Denkt ihr nicht, dass es Infront vielleicht sogar ganz recht wäre, wenn Werder öffentlich mit entsprechenden Statements gegen Wiesenhof einen Grund für eine vorzeitige Kündigung liefern würde? Schließlich muss Infront derzeit einen Premiumpreis bezahlen, der in keinem Verhältnis zum aktuellen Marktwert passt.
Da tun Eichi, Filbry und Werder allgemein mehr als gut daran, in der Öffentlichkeit den loyalen Partner zu mimen, nur um keine juristische Angriffsfläche zu bieten. Intern werden die die Partnerschaft mit Wiesenhof sicherlich verteufeln, aber sie können und müssen sich so äußern wie aktuell.
Von dem Druck der Nike machen wird, wegen der wohl schlechten Verkaufszahlen dieses Jahr - da die blanken Trikots aus 2012 wegfallen - mal ganz zu schweigen.
Werder ist doch zurzeit ein fragiles Gebilde im sportlichen wie finanziellen Umbruch. Wenn in diesem Prozess nun plötzlich das wesentlich Standbein Infront wegbräche, würde Werder extrem in Schieflage geraten. Dies sollte man bei allem berechtigten Ärger über Wiesenhof immer im Hinterkopf zu behalten.

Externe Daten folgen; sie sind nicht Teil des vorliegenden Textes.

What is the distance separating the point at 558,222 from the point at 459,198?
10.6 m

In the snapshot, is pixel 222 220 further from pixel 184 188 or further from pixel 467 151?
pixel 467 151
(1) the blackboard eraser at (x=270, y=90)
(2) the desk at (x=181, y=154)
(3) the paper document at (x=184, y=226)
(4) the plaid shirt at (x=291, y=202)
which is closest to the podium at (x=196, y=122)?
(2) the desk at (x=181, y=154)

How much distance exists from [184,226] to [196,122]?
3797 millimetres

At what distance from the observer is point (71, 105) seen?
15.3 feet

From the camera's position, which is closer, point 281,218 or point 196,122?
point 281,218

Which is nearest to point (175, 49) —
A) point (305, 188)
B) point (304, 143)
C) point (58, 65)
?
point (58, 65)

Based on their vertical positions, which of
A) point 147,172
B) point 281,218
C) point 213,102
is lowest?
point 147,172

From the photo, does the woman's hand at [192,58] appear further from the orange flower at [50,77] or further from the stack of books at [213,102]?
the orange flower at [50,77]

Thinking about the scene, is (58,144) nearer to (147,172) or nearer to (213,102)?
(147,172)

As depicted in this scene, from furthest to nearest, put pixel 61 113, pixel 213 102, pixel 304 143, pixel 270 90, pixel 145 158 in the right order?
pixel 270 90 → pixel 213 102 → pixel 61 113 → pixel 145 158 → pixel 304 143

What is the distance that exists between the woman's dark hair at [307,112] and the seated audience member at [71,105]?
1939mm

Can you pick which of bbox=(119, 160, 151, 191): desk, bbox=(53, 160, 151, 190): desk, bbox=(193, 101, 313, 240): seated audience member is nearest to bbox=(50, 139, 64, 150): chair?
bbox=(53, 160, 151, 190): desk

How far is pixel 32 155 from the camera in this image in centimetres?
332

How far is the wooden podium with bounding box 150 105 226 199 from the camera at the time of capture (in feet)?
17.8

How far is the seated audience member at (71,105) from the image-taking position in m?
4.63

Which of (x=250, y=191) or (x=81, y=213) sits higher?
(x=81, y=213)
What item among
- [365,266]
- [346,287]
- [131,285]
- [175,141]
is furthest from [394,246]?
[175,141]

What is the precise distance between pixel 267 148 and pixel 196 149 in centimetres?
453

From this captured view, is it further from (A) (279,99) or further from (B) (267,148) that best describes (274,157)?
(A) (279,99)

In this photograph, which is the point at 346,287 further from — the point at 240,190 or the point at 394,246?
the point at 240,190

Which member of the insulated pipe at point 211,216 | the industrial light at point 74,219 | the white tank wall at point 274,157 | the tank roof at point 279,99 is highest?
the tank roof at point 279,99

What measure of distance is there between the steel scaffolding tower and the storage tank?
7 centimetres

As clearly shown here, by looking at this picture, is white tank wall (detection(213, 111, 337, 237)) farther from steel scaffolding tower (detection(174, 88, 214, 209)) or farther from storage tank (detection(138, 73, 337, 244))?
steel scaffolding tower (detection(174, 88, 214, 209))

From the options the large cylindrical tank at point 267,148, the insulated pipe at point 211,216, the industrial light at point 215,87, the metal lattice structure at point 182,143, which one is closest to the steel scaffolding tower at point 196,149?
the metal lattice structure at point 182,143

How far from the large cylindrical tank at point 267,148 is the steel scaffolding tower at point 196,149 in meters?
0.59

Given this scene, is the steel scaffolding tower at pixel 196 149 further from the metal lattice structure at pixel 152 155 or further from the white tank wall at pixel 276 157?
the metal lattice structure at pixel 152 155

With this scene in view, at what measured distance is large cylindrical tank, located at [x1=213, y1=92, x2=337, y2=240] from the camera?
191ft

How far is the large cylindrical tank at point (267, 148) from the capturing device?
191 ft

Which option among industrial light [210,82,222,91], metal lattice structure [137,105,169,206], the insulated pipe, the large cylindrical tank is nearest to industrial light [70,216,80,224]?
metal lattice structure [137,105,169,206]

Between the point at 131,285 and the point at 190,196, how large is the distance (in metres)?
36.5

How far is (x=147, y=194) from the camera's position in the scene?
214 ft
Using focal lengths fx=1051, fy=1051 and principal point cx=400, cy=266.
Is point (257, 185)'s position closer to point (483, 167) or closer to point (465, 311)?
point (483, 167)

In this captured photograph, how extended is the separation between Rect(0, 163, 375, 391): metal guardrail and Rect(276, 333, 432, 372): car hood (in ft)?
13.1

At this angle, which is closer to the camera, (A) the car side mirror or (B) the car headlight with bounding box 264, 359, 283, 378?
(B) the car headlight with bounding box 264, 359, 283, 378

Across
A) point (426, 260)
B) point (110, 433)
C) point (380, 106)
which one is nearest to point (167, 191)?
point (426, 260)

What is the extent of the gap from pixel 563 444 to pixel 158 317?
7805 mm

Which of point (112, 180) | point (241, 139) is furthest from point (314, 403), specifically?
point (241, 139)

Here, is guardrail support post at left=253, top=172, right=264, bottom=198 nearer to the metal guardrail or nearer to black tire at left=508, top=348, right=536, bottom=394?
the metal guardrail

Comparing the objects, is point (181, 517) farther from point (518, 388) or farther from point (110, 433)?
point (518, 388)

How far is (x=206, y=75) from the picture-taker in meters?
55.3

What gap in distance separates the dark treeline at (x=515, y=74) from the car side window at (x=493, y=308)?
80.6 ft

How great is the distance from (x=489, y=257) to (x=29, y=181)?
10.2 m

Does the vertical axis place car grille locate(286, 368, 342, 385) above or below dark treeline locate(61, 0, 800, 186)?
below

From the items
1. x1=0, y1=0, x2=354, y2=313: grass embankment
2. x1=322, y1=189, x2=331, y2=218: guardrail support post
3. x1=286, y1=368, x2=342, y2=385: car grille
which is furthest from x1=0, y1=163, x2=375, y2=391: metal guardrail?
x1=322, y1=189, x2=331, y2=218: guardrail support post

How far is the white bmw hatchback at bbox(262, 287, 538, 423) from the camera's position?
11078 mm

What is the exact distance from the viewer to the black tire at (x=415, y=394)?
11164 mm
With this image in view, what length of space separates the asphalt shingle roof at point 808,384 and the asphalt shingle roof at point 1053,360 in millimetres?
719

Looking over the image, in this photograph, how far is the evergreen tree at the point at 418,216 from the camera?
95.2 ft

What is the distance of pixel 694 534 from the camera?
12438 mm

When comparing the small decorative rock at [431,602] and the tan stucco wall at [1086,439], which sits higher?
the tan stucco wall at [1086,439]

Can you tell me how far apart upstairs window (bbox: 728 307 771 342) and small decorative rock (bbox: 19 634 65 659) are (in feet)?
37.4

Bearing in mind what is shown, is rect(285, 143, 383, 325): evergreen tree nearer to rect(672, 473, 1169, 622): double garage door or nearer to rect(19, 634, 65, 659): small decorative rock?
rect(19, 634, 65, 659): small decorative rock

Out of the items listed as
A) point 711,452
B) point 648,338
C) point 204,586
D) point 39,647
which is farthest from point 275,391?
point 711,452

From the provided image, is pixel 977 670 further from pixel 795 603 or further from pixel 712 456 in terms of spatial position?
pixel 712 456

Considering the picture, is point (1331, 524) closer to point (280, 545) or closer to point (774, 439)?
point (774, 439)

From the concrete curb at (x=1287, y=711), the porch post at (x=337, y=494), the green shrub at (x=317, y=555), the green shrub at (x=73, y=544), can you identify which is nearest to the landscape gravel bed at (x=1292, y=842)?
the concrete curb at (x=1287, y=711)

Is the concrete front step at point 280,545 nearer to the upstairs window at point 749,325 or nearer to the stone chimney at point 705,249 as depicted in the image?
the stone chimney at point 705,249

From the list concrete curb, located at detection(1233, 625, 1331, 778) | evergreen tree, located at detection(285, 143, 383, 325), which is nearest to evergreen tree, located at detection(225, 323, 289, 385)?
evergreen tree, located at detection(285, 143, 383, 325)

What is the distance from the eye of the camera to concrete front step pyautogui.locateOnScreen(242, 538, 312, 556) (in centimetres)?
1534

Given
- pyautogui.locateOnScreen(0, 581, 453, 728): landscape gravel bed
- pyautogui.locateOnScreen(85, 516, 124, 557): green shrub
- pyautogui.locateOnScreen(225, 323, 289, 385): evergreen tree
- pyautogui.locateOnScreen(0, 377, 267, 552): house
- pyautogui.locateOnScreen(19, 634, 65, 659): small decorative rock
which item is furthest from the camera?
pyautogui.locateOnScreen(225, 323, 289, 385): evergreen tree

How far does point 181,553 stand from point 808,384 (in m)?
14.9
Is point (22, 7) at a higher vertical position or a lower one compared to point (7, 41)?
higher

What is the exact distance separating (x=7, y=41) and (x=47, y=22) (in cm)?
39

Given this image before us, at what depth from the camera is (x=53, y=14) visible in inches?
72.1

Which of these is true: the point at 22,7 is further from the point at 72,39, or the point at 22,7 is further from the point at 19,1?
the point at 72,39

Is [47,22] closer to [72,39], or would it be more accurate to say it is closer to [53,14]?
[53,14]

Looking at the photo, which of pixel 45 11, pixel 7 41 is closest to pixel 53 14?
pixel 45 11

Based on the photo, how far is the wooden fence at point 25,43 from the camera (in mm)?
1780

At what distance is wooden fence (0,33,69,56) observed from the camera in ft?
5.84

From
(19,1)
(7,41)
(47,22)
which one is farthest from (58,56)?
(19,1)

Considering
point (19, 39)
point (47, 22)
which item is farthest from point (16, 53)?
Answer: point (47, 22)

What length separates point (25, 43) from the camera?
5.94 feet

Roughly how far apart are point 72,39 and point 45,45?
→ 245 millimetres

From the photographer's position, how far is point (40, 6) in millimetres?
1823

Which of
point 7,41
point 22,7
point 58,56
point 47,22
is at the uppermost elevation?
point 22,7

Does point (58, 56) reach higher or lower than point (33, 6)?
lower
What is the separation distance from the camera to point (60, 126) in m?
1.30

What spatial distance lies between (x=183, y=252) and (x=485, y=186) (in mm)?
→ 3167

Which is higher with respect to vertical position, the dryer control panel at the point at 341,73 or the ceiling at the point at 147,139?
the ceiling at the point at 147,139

Schließlich ist es nicht Werder, der Wiesenhof zu dem höchst umstrittenen Unternehmen macht, sondern all die Millionen Verbraucher, die Wiesenhof einen Umsatz von 2,3 Milliarden bescheren. Hier ist der Hebel anzusetzen und nicht bei Werder, die quasi alternativlos Wiesenhof akzeptieren mussten.
Statt im Internet mit Fackel und Mistgabel auf Werder loszugehen, sollte jeder in seinem Umfeld dafür sorgen, dass bei den Leuten ein Umdenken in Sachen Billigfleisch eintritt. Denn wenn die Nachfrage nach billigen und billigstem Fleisch sinkt, gibt es bald auch keine Massenmäster wie Wiesenhof mehr, bzw. die Anzahl der Tier wird reduziert und diese können unter besseren Bedingungen gehalten werden.
Das geht - wenn überhaupt - nicht von jetzt auf gleich, sondern ist ein langer Prozess, an dessen Anfang auch bessere Löhne für die Allgemeinheit stehen muss, um nicht mehr auf Billigdiscounter angewiesen zu sein. Solange in Deutschland ein Drittel der Arbeitnehmer im Niedriglohnsektor arbeiten müssen und ALG 2 zum Aufstocken benötigen, bleibt einem Großteil der Deutschen keine andere Wahl als beim Discounter um die Ecke einzukaufen, mit allen Konsequenzen für die Tier- aber auch Pflanzenzucht. Es wird schließlich nicht nur Fleisch unter Wert produziert, sondern auch Gemüse. Man denke nur an die riesigen Tomaten und Gurkenfarmen in Almeria in Spanien, wo spanische, osteuropäische und afrikanische Billigarbeiter unter menschenunwürdigen Bedingungen arbeiten müssen, damit bei uns das Gemüse schön billig ist.
Erzählt mal einem Arbeiter mit Frau und zwei, drei Kindern, der Vollzeit arbeitet und trotzdem noch ergänzendes ALG 2 braucht, dass er nur noch ethisch und ökologisch vertretbare Waren aus dem Bioladen kaufen soll. Spätestens zur Monatsmitte kann er dann zur nächstgelegenen Tafel gehen, um seine Familie durchzubekommen, wo er dann aber auch nur die Überschüssen aus den Discountern bekommt, um den Zynismus des aktuellen Gesellschaftssystem komplett zu machen.